The first phase of the compiler gave us a list of tokens. Lexical analysis read the input text and broke it down into Gom-aware tokens. In this chapter, we’ll understand parsing - the process of understanding structure in the input program. Structure helps us, the language implementors, know what the programmer desires to do in the program, and then act accordingly.

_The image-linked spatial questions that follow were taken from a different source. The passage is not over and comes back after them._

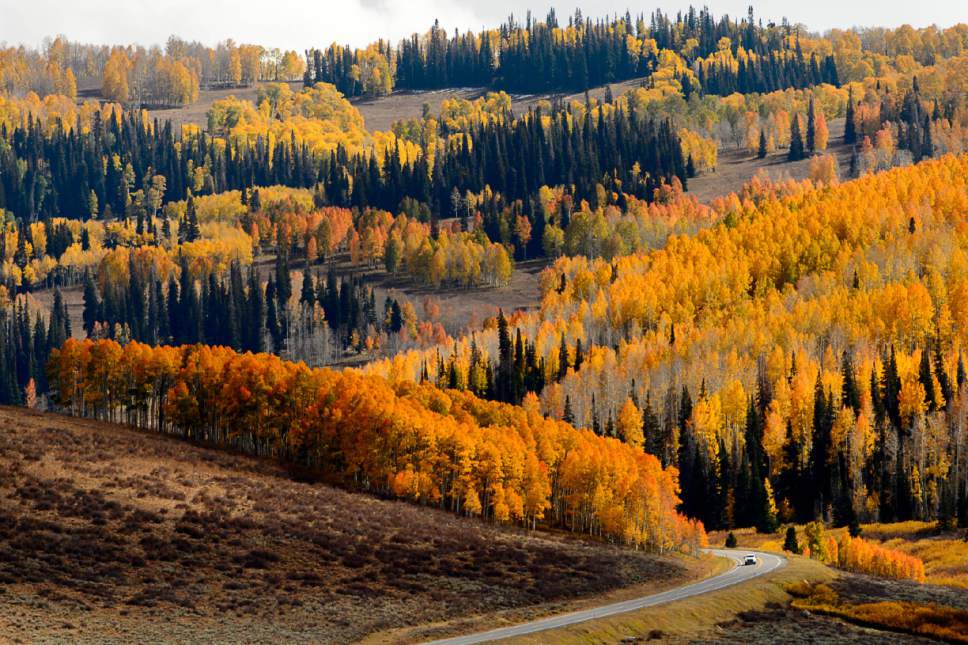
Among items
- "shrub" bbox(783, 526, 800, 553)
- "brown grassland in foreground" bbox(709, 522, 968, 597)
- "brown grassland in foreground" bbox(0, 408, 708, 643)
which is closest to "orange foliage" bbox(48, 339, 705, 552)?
Result: "brown grassland in foreground" bbox(0, 408, 708, 643)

A language’s structure, also called its syntax, is defined by its grammar. In this course, we are implementing the lexical analyser and the parser by hand, which often is done using tools called parser generators. They take the language grammar as input and produce code for lexer and parser as output. Here, we’ll take the more manual route to get the feel of writing a parser from scratch.

Representing Syntax

A parser’s job is to read the tokens from the lexer and form a representation of the source program that makes it possible to programmatically interprete or operate on the source. It is yet another step in the compiler pipeline and hence the output from a parser will be used by the following steps, e.g. semantic analysis and code generation.

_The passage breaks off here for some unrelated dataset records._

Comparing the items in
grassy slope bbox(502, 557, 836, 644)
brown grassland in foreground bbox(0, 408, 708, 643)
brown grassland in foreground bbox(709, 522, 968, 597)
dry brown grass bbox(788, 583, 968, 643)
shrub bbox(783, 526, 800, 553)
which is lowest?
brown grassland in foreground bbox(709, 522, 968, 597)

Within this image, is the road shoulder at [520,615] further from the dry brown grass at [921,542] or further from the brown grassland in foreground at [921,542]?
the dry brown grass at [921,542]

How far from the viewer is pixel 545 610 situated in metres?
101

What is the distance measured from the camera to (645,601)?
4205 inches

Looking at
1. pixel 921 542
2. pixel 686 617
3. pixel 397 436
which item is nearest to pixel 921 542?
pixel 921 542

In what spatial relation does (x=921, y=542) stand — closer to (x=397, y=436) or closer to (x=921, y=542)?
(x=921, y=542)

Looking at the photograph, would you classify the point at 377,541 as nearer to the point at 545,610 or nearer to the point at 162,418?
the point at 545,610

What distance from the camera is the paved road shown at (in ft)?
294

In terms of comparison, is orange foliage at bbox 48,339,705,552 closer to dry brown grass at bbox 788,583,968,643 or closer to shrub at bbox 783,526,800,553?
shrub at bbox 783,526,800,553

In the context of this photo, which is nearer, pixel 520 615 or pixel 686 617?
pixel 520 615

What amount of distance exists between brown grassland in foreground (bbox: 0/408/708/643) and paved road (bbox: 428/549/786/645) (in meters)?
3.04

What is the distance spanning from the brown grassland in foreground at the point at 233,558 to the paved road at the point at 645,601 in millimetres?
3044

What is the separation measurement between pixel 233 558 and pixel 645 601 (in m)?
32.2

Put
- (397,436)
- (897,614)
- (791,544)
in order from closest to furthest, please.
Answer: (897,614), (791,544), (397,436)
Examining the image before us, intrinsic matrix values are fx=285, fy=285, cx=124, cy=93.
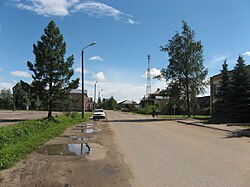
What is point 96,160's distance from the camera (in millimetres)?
9008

Let’s take a simple example before we come to parsing complete Gom programs. In fact, the following example is exactly the same if you write it in TypeScript.

A simple variable declaration or a "let statement"
let a = 1 + 2;

The above code, when passed through a lexical analyser, would produce these tokens:

let, a, =, 1, +, 2, ;

When you write this piece of code, you have a mental model that describes what’s happening here: a variable named a is being initialised with the value resulting from the addition expression 1 + 2. And this is similar to what the language would interprete adhering to its specification (grammar).

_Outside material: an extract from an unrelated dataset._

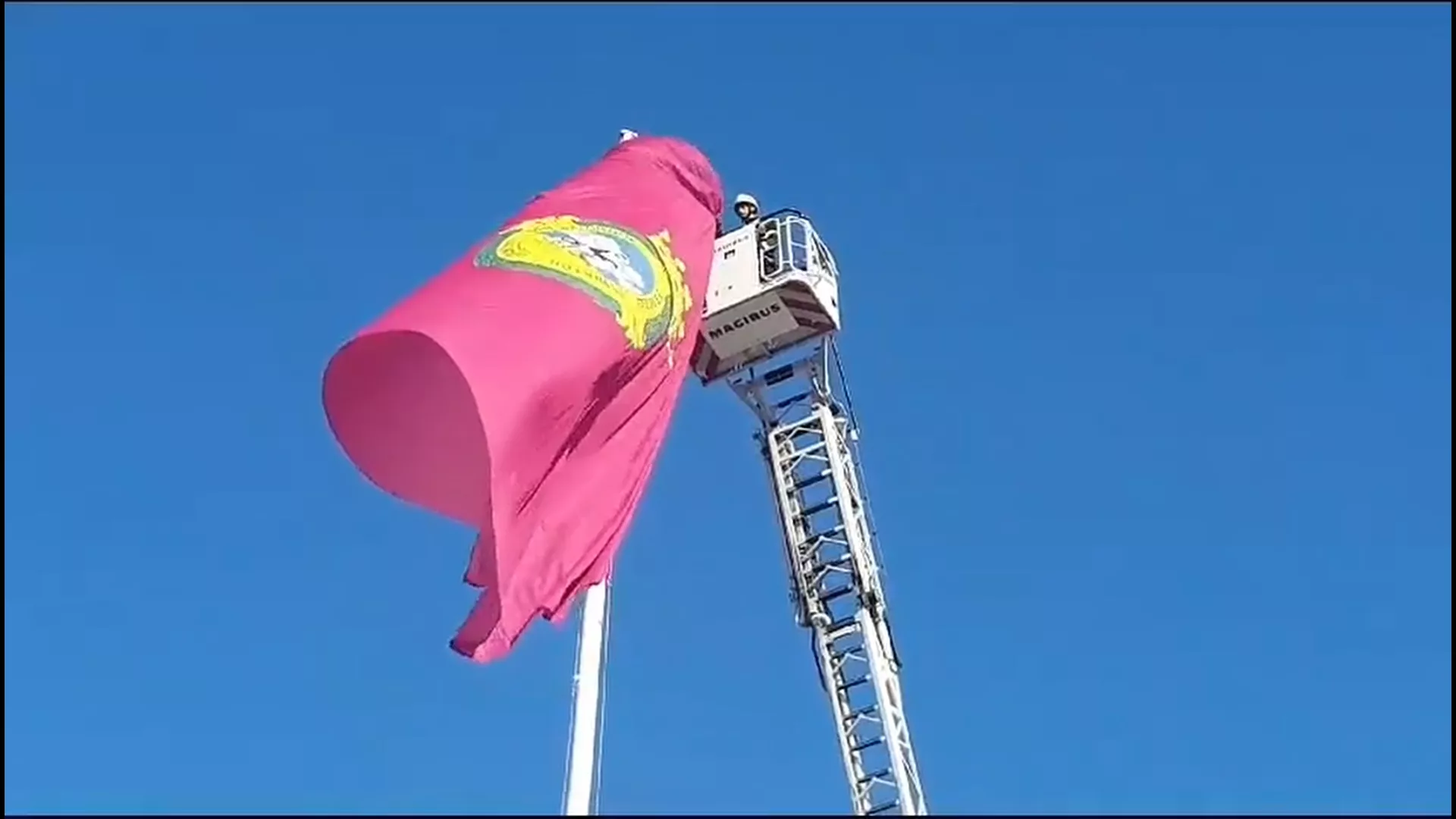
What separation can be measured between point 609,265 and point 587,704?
542 centimetres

In the chapter Introduction to Gom we discussed examples from the Gom grammar, and here is how it represents a “let statement” and subsequent rules that it expands into (I’ve simplified the grammar slightly e.g. the expr rule expands only into addition):

Subset of Gom grammar: the letStatement
letStatement = "let" , assignment+ , ";";
assignment = identifier , "=" , expr;
expr = addition;
addition = term "+" term;
term = identifier | numLiteral
identifier = letter , (letter | digit)*;
numLiteral = digit+;

Visually, the expansion of rules looks like follows:

Rules and Hierarchy - Introducing Syntax Trees

If you look closely at the figure above, the let statement can be represented as a hierarchical collection of rules and terminals.

This hierarchical representation is called a syntax tree. It is a tree data structure that represents the structure of the source code where each node represents a rule in the grammar, the children of the node represent the expansion of that rule and the leaves represent the terminal symbols. Syntax trees are crucial in the analysis and code generation phases of the compilers.